It may, however, be pointed out that Suess's view as to the stability of horsts

involves extreme measures of the diminution of terrestrial volume. When the highland of the Bural-bas-tau is recognized as a fragment of a central Asiatic pene-plain, it must be recognized as having once stood not much above sea level ; and if 8,000 or io,000 feet out of its present total altitude of 12,000 or 13,000 feet result from the depression of the Siberian part of the Asiatic peneplain, then all the oceans and all the continents of the world must have gone down with the Siberian area, except for such highlands, if any, that held their own with the Bural-bas-tau. This seems to call upon a very large mechanism to produce a relatively small result. Not only so.

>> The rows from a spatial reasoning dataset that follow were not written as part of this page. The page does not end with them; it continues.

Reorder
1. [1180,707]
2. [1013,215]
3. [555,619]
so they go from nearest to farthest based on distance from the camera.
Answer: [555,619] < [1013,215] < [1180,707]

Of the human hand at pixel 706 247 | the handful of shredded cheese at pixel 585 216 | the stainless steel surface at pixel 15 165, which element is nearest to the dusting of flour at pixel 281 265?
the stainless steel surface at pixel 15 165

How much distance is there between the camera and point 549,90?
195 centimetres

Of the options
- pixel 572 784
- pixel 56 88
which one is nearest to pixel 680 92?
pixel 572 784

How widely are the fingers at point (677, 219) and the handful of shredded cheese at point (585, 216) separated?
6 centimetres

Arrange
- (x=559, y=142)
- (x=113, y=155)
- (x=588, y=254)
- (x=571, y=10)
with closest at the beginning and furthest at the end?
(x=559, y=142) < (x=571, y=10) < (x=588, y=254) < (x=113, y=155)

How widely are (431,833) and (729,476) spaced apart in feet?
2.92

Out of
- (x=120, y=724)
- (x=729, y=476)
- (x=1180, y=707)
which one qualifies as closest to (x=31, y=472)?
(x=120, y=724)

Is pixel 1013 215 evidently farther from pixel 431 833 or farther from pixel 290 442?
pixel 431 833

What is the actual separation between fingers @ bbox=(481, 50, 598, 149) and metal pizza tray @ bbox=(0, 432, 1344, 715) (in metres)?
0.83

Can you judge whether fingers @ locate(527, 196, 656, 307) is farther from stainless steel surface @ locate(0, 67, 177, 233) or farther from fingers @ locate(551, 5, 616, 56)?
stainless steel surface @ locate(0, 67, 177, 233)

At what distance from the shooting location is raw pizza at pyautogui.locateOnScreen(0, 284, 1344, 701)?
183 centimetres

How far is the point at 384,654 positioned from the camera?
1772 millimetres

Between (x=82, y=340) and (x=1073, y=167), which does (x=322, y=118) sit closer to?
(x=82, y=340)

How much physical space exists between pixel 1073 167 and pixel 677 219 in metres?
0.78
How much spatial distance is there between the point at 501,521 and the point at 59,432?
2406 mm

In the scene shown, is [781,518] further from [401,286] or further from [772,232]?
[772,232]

The plateau of northern Arizona, in which the young canyon of the Colorado River is cut, owes its altitude, by Suess's theory, to the depression of the Great Basin region to the west of the plateau ; but this plateau is also a pene-plain, as Dutton has shown, hence not only the lower land to the west of it went down, but again all the oceans and all the continents as well, and this time the Bural-bas-tau with the rest—unless, indeed, the depressions of the surrounding regions, by which the Bural-bas-tau and the plateaus of northern Arizona were left ill relief, both occurred at the same time. In the latter case we have only to consider one of the many other more or less dissected peneplains, that of southern New England, for example; all of these can not possibly have been left standing by a single movement of depression, because their present stage of dissection is so unlike. It thus appears that, according to Suess's theory, the diminution of the the terrestrial radius at any point may be measured (if we neglect the altitude above sea level at which peneplains are formed) by

the sum of all the non-synchronous depressions by which

the horsts of peneplains have been left in relief,

minus the altitude that a peneplain (if one occurs) happens to have

at the point of measurement.

As said above, there may be no evidence by which the theory that leads to

this conclusion can be absolutely proved or disproved, but the conclusion is a curious one, and as long as it is based chiefly on our ignorance of the earth's internal mechanism, it can hardly have general acceptance. It does not appear clearly from Suess's work whether he recognizes the necessity of this conclusion or not, for he does not seem to take account of the altitude that the surfaces of horsts had with respect to sea level before they were isolated by dislocation. Indeed, his study of the Face of the Earth takes relatively little account of erosion. One finds, however, an indication of the acceptance of great changes in sea level in such sentences as the following: "I hope to be able to show that there is ground for correcting more than one generally accepted opinion as to the position of the level of the sea at epochs anterior to ours" (1897, i, 782). It will be a matter of interest to see how far problems of this sort are treated in the final volume of Das Antlitz der Erde.